I searched for sage. I couldn’t find it.   

Yes. This is where I need to be.  

Certainly so. I was heading exactly towards where I needed to.  

I was heading in the direction to nowhere.

The following day, and shortly after an afternoon downpour, I pitched the tent again.

That evening, I met two wise women, both in their early thirties and both traveling independently. They have been hitching rides around the world for three years. They met on the road two years ago, and have become close friends since.  They continue to travel each on their own, and when possible they meet somewhere in the world. This time, they met in Tasmania.
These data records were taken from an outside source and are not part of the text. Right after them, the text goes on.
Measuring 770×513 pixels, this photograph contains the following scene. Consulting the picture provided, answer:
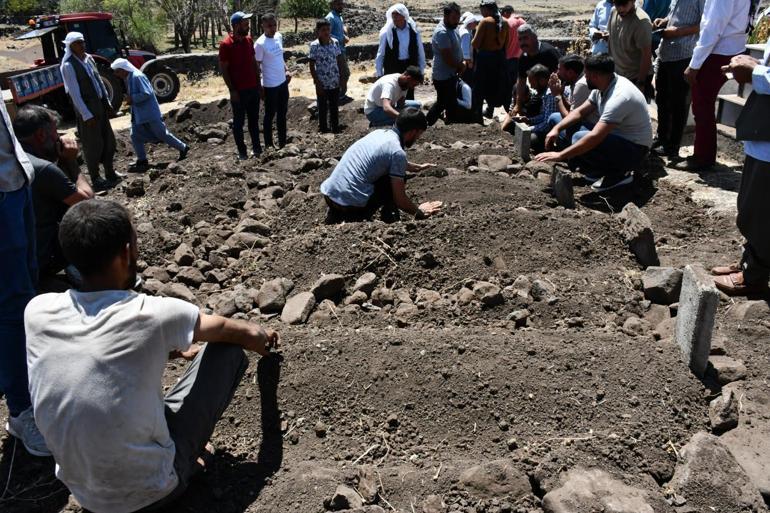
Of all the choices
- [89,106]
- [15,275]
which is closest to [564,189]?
[15,275]

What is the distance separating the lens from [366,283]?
4.45 m

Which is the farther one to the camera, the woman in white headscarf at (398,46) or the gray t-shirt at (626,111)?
the woman in white headscarf at (398,46)

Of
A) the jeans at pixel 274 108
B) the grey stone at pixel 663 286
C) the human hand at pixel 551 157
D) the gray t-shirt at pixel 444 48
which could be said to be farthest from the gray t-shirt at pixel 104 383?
the gray t-shirt at pixel 444 48

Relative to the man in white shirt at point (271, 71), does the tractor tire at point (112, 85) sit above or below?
below

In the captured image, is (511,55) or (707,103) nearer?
(707,103)

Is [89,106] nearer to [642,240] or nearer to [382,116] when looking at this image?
[382,116]

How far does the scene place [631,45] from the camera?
22.6ft

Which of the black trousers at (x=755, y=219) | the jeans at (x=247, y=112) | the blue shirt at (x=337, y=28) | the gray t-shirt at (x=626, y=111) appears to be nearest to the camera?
the black trousers at (x=755, y=219)

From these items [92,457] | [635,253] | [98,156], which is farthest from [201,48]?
[92,457]

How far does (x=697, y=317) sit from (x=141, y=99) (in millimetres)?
7276

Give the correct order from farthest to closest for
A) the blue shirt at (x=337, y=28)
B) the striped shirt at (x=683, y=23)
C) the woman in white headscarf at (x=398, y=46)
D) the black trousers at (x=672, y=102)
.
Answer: the blue shirt at (x=337, y=28)
the woman in white headscarf at (x=398, y=46)
the black trousers at (x=672, y=102)
the striped shirt at (x=683, y=23)

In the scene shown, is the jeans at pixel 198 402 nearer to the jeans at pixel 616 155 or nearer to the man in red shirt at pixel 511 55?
the jeans at pixel 616 155

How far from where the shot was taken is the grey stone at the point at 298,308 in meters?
4.16

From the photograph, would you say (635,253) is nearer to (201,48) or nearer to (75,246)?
(75,246)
The day after, one was Nepal bound, the other one was headed to the mainland.

They asked me to join them for dinner.  

Dinner turned into an evening long conversation which started with them sharing their experience of a Rainbow Family gathering they had attended days before.

I listened.

Soon and somehow, the conversation veered off.

I listened even closer.  

Pay attention Frances, pay attention. 

The conversation took a plunge right into the topics that for weeks, I’d been restless about. Matters I initially thought I had sorted out, yet they were creating much confusion in my head as of late - long term travels, budget, becoming a better human, life projects. Purpose. The underlying reasons about why we choose to leave, why we choose to return and when the right time to return is - if there is such a thing.  

“Always ask yourself the reason why you started. Always go back to that reason. Let that be your guide in life when you question why you chose the path you are on,” they concluded.  

The discussion finally opened up to fear. A fear I’d been battling with and turned into a powerful source of anxiety.  

But fear of what? Fear of whom? 

That night, I fell asleep to the ebb and flow of the ocean.

I woke up to a searing sun, shortly after, falling ill on the road as I made my way to the ferry.  I reached out to a farming family who opens their home to traveling cyclists and they took me in for the night. I spent the rest of the day on their farm, resting and recovering inside a canvas tent from what seemed to have been a migraine.

I’m purging. This is not a migraine. I’m purging.  

I fell asleep as I observed the wildlife go on about life while I pondered my own.

Morning came. I clipped on the panniers to my bicycle, expressed my appreciation and goodbyes to my hosts and instead of continuing to Bruny Island, I cycled back to Hobart.

Under the rain.   

This road has taken me to where I needed to go.

I was granted from the world what I was in need of.  It was time to return to where I came from.

I strive for depth instead of width as it relates to my intimate relationships. 

Soon after I landed in New Zealand, I started seeking depth as much as I could. Whenever possible, extending my stay in places I connected with instead of bagging cities and town after town. 

the beautiful nicoleta boii in all of her splendor.

My travels in Tassie allowed me to practice that. Depth. Not width.

After some time in Hobart, a bus dropped me off somewhere on the Tasman Peninsula and I was back in the bush.   

I cycled the peninsula where I followed most of the convict trail. Tassie, because of its ruggedness was used as a natural jail, much of the island was a British Empire penal colony during the 1800’s. 

The convicts were sent on a long journey from Britain by ship. The British trusted that the Tasmanian wilderness would deter prisoners from escaping. The stories crafted within the prison walls were ones of abuse, neglect and psychological torture.    

“There is no worse punishment than robbing one’s freedom. Or one’s mind.” Unknown.

Some of them did escape. One of them even disguised himself as a kangaroo and tried hopping his way into freedom.

the beautiful nicoleta boii and her companion. tasman peninsula. 

After cycling and hiking around the peninsula, I headed to Maria Island, another convict settlement that was built on a small island located off the eastern coast of Tasmania.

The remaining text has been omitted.